10 de julho de 2026
Ciências

Dieta da gordura faz mal ao cérebro

Por Giovana Girardi | Folhapress
| Tempo de leitura: 2 min

Mais um ponto contra a obesidade. Uma dieta rica em gordura não apenas faz mal ao coração, como também, agora se descobriu, é danosa ao cérebro. Um novo estudo mostra que um certo grupo de neurônios deixa de funcionar direito diante de altos níveis de gordura. Isso abre caminho para o desenvolvimento do diabetes tipo 2.

A relação entre obesidade e diabetes já era conhecida dos médicos, mas pela primeira vez cientistas sugerem que a doença não está ligada apenas ao pâncreas. É como se ela estivesse, literalmente, na sua cabeça. No cérebro há um grupo de neurônios conhecidos por sua sensibilidade ao açúcar. Eles ficam “excitados” diante de glicose, mas ninguém tinha entendido ainda qual era a função disso.

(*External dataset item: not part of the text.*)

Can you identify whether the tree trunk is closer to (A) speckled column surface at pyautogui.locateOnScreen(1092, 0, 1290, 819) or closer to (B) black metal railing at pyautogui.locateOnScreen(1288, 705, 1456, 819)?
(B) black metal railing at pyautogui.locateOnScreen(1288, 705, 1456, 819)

Estudo publicado no site da revista “Nature” (www.na ture.com) mostra que esses neurônios detectam quando o nível de glicose sobe e desencadeiam um processo para restabelecer a normalidade. A equipe internacional, liderada por Bradford Lowell, da Escola Médica de Harvard, descobriu essa função ao trabalhar com camundongos geneticamente modificados para que esse grupo de neurônios não funcionasse adequadamente.

Na presença de glicose, os animais deixaram de processá-la corretamente e apresentaram intolerância ao açúcar - estágio anterior ao diabetes. Em outro experimento, a equipe avaliou camundongos obesos e observou que uma dieta rica em gorduras prejudica o funcionamento desses neurônios.

____________________

Aplicações terapêuticas

O problema parece estar em uma proteína conhecida como UCP2, que regula negativamente a sensibilidade dos neurônios à glicose. O excesso de gordura aparentemente faz aumentar a presença dessa proteína, explica a pesquisadora Laura Parton. “Esse estudo é importante por identificar que há neurônios específicos envolvidos com os mecanismos do diabetes. Com um melhor entendimento, talvez seja possível obter drogas melhores para a doença’’, afirma o endocrinologista Mario Saad, da Unicamp.

Os pesquisadores acreditam que a chave do processo pode ser a UCP2. Remédios que modulem seu funcionamento poderiam melhorar o controle glicêmico em obesos, acreditam.